▶ [DIRECTIONS]
(a) Copy the romantic song post word for word, starting at "You're absolutely perfect" and ending at "make is ...".
(b) In the romantic song post, which breakfast cereal is the lady said to be magically delicious like?

▶ [TEXT EXCERPT]
* Begin *
My romantic song for a special lady...

BarryHom

DIS Legend
Joined
Aug 20, 1999
Messages
14,159
I spent 2,000....seconds searching Google for this and I will sing it for a special woman. What do you think?

I don't have a library card
But do you mind if I check you out?
I like your skeletal structure, baby
You're an ectomorph, no doubt

Your face is real symmetrical
And your nostils are so nice
I wish that I was cross-eyed, girl
So I could see you twice

Girl, you smell like Fritos
That's why I'm giving you this hungry stare
You're so hot, you're gonna melt
The elastic in my underwear

I'll bet you're magically delicious
Like a bowl of Lucky Charms
You'd look like Venus de Milo
If I just cut off your arms
What I'm tryin' to say is ...

I wanna be your lover, baby
I need somebody to love
You know I just wanna be your lover, baby
Now, I need somebody to love

Ooh hoo hoo, ooh hoo hoo
Ooh hoo hoo, hoo hoo hoo hoo hoo
Ooh hoo hoo, ooh hoo hoo
Ooh hoo hoo, hoo hoo hoo hoo hoo

Do you believe in love at first sight
Or should I walk by again?
My love for you'd like diarrhea
I just can't hold it in

Stop, drop and roll now
'Cause baby, you're on fire
I'll bet your outfit
Makes a lot of noise in the drier

You're absolutely perfect
Don't speak now, you might spoil it
Your eyes are even bluer
Than the water in my toilet

Say, has anyone ever told you
You've got Yugoslavian hands?
No, of course not, that would be stupid
Just forget I ever brought it up
The point I'm trying to make is ...
* End *
▶ [DATA PROVIDED]
* Begin *
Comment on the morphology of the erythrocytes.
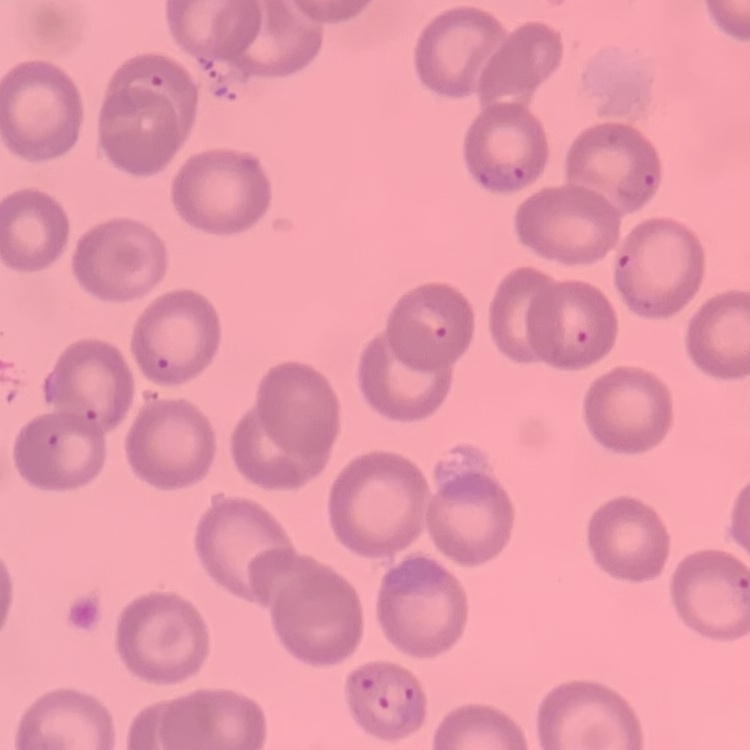

They show no rouleaux formation.

One tile cut from a larger photomicrograph. Field's or Giemsa stain. Thin blood smear.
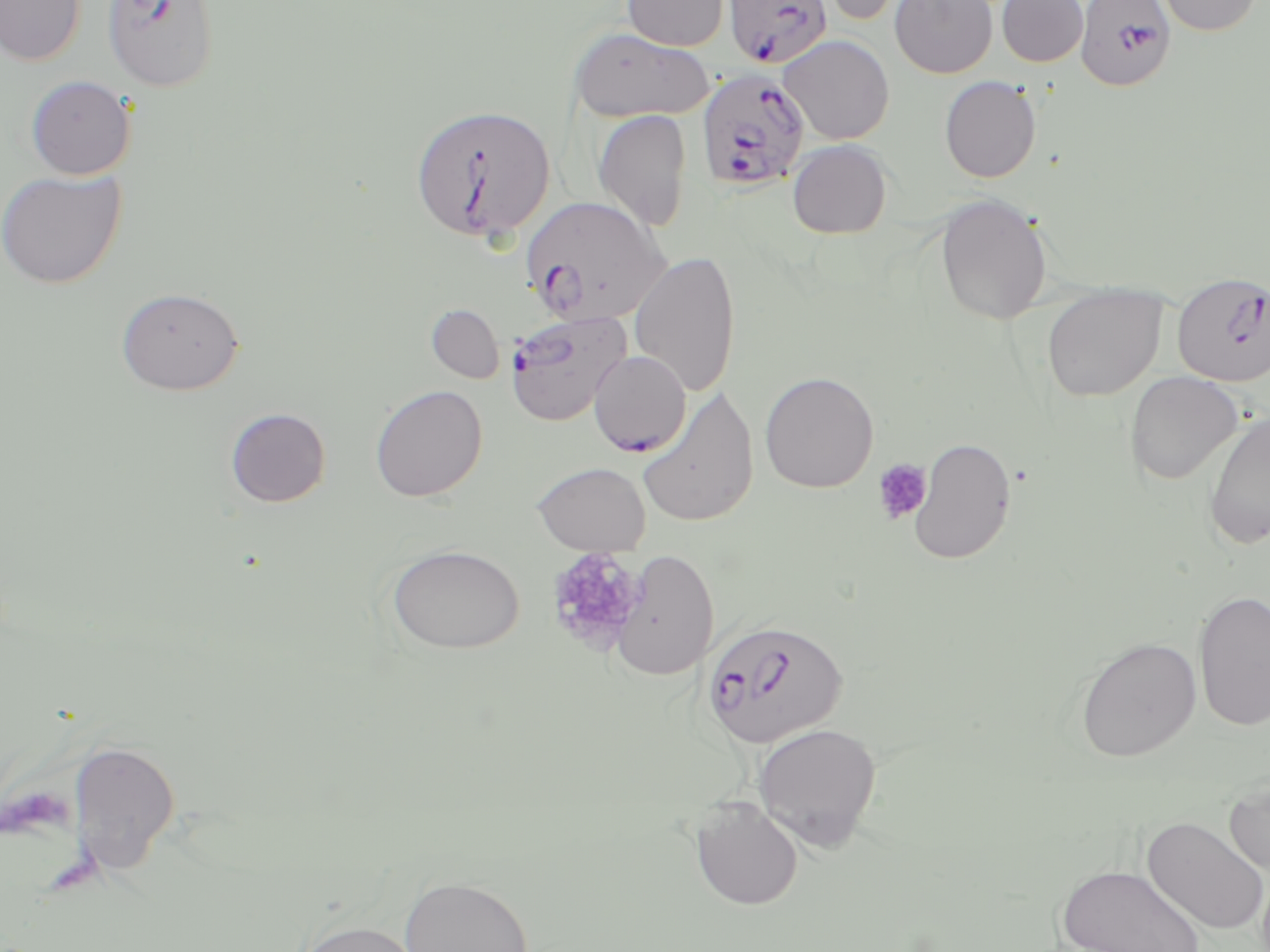

Approximate bounding boxes as [x1, y1, x2, y2] in pixels. Platelet locations: [872, 458, 934, 524], [544, 547, 647, 654]. Uninfected red blood cell locations: [1, 0, 86, 66], [622, 0, 728, 51], [810, 0, 918, 27], [890, 0, 998, 78], [997, 0, 1088, 67], [1155, 0, 1262, 36], [568, 27, 713, 123], [778, 34, 895, 144], [25, 75, 136, 180], [939, 76, 1041, 182], [592, 109, 692, 231], [787, 139, 892, 239], [0, 169, 127, 289], [935, 193, 1053, 325], [629, 249, 740, 398], [1041, 283, 1167, 402], [116, 286, 244, 395], [427, 304, 504, 383], [759, 370, 879, 493], [1124, 371, 1244, 485], [370, 384, 488, 502], [636, 385, 759, 528], [225, 407, 331, 507], [1203, 410, 1270, 550], [908, 436, 1017, 565], [531, 461, 651, 554], [385, 543, 525, 655], [610, 549, 720, 681], [1193, 590, 1270, 732], [1075, 636, 1201, 762], [752, 722, 882, 851], [68, 738, 181, 877], [1224, 775, 1270, 878], [690, 796, 803, 910], [1142, 816, 1269, 935], [1056, 863, 1205, 952], [399, 875, 533, 951], [294, 918, 424, 952]. Plasmodium falciparum-infected red blood cell locations: [102, 0, 219, 92], [728, 0, 832, 71], [1075, 0, 1176, 91], [695, 67, 810, 192], [409, 103, 556, 244], [520, 195, 672, 326], [1171, 270, 1270, 385], [504, 310, 632, 426], [588, 349, 691, 457], [701, 618, 850, 751]. Slide-level diagnosis: Plasmodium falciparum. Thin blood film. Image is 1270×952 pixels. Captured at 1000x magnification. Light microscopy. May-Grünwald-Giemsa stain. One field of a larger specimen.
* End *
▶ [ANSWERS IN ORDER]
(a)
You're absolutely perfect
Don't speak now, you might spoil it
Your eyes are even bluer
Than the water in my toilet

Say, has anyone ever told you
You've got Yugoslavian hands?
No, of course not, that would be stupid
Just forget I ever brought it up
The point I'm trying to make is ...

(b) Lucky Charms.